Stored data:
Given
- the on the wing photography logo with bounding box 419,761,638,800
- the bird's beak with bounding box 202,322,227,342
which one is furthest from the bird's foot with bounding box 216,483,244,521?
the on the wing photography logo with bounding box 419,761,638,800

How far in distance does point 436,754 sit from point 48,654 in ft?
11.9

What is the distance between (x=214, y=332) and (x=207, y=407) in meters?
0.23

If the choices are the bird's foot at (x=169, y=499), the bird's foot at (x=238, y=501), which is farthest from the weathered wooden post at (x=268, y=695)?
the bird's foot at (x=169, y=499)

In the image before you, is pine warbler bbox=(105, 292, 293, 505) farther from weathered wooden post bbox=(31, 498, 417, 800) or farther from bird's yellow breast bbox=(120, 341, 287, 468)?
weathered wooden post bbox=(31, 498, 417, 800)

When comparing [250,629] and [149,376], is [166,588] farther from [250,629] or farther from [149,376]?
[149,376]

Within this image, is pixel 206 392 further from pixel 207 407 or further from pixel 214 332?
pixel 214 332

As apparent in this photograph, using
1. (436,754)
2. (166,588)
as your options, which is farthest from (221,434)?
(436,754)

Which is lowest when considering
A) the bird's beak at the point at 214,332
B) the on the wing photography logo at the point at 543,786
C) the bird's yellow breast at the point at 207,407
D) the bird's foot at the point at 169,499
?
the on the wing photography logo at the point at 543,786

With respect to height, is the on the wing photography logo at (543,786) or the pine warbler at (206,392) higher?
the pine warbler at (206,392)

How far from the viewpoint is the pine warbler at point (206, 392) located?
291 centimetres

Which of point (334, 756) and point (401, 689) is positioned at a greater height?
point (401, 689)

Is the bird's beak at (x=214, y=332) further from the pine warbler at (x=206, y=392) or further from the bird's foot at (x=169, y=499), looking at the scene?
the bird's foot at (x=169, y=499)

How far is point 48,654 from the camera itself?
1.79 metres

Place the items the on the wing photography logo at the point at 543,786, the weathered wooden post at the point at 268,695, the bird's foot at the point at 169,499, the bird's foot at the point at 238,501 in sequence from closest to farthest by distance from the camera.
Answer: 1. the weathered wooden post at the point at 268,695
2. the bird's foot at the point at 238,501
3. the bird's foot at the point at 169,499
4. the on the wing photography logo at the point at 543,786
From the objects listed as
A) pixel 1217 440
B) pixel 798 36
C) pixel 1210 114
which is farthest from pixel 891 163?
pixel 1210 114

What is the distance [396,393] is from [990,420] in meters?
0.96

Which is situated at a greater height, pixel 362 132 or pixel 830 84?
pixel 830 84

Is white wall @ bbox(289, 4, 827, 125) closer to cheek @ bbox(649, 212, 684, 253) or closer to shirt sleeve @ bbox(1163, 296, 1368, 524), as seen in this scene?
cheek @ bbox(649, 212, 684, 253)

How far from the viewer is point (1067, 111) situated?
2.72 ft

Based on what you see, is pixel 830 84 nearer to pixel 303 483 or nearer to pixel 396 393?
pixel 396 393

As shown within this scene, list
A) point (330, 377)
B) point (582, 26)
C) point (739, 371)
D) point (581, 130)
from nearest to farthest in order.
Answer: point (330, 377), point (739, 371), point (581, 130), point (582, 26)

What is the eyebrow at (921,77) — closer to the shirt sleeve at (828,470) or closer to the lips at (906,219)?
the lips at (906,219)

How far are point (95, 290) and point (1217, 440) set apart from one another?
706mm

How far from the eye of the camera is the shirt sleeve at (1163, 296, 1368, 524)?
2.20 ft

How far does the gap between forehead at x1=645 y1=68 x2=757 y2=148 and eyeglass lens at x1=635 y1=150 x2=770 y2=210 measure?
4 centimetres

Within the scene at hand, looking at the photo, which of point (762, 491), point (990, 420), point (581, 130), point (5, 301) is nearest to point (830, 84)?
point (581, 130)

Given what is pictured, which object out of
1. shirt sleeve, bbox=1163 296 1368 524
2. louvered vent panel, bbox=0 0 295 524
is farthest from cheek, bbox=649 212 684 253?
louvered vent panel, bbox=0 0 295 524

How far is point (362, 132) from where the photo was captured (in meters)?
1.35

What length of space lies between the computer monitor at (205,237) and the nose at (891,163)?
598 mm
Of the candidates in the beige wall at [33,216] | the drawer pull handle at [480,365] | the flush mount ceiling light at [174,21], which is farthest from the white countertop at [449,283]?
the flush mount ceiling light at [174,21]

**Directions**
Reproduce the data from the line with "How far from the eye" up to and including the line with "4 centimetres", requests included. Multiply each distance given in the answers by 1.85 and round it to its original number of decimal places, with halves rounded up.

**Result of the exercise**
How far from the eye of the camera is the shirt sleeve at (1163, 296, 1368, 524)?
4.07 ft

How far does the gap between forehead at x1=645 y1=68 x2=757 y2=148 and eyeglass lens at x1=635 y1=150 x2=770 y2=210 measure?
7 centimetres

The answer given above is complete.